As expected, we can confirm that similar results have been produced by both analysis pipelines. Although it is more cumbersome to use R for this particular analysis, it is easier to use this framework to extend to more complex analyses that aren't necessarily implemented in a genetics package.

### Comparison across approaches: speed and filesize

To give a sense of how these different tools perform on this particular task, for this particular struture of dataset:

Tool | Size of dataset | Time: MAF | Time: logistic regression |
---|---|---|---|

PLINK, PED file | 80M | 14.6s | 1m15s |

PLINK, BED file | 12.5M | 3.7s | 50.8s |

PSEQ | 33M | 14.1s | 1m33s |

R and PLINK/SEQ | 33M | 31s | 1hr12m |

**Note**: the MAF column means that we simply
calculate the MAF for every variant; the logistic function is the
analysis described above, including two covariates, for every variant
in this example dataset.

Some limited conclusions that can be drawn from this particular
comparison: 1) as noted above, PSEQ is generally a little slower than
PLINK for basic GWAS analysis, i.e. the price paid for greater
scalability and extensibility; 2) the logistic regression analysis in
R is particuarly slow, although this reflects the particular
`glm()` function. That is, in this particular example, the
price paid for getting data from a PLINK/SEQ project into R, *per
se* is about the same as the cost of initially reading the data
into PSEQ -- i.e. the simple MAF function in R only takes twice as
long as PSEQ. As mentioned above, for certain purposes,
e.g. prototyping new methods, this will not be an issue.

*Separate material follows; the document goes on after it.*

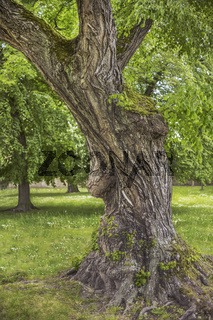 Der alte Baum (Schloßpark Merseburg) L1005202.jpg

### Analysis of imputed GWAS data

In this example, we've directly loaded basic SNP data from a PLINK
binary-PED fileset. The `glm` command can be used with any
source of data, however, including VCFs. To base the PSEQ `glm` tests on
soft-called genotypes instead of the hard-calls in the `GT` field, you can add
one of the following options:

` --options postprobs=PP `

to indicate the presence of a tag in the `FORMAT` fields
called `PP` that contains genotype posterior probabilities;
alternatively,

` --options dosages=EC `

which can be set to point to dosages (expected counts) in the VCF to be used instead, e.g.

GT:EC 0/1:1.023 ./.:0.234 0/0:0.001

**Note:** These two options not available in current release.